Vaccination et passeport sanitaire : les droits fondamentaux sont concernés

Face aux nombreuses questions en termes de droits humains que soulève la gestion de la pandémie de la Covid-19, il importe de rappeler que la vaccination fait partie des obligations positives de l’Etat pour garantir le droit fondamental à la santé. Grâce à la campagne de vaccination mise en place, l’Etat belge se conforme donc progressivement à une de ses obligations positives en termes de droits fondamentaux. La mise en oeuvre de ce droit requiert en effet une obligation d’action de l’Etat, ce qui suppose  d’atteindre un haut taux de couverture vaccinale : il est donc essentiel que les campagnes de vaccination soient efficaces, ce qui requiert de sensibiliser l’ensemble de la population.
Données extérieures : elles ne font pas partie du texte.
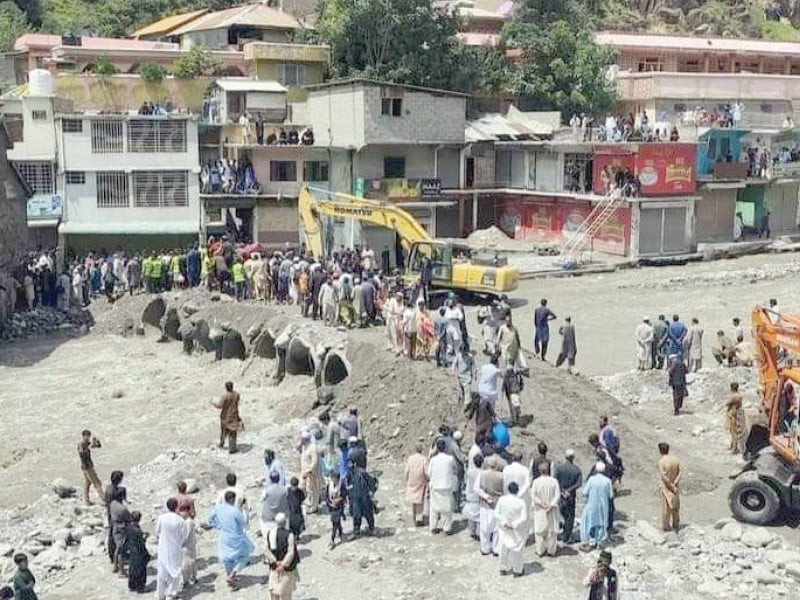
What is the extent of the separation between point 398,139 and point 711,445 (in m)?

Le passeport sanitaire, quant à lui, est un outil qu’il ne faut pas catégoriquement rejeter mais qui requiert une extrême prudence. Il doit être analysé tant sous l’angle des réalisations qu’il permet que des restrictions, y compris des discriminations dont il serait porteur et, en toutes circonstances, il ne se justifie que de manière provisoire. L’adoption d’une loi et la tenue d’un débat préalable sont indispensables à sa mise en place.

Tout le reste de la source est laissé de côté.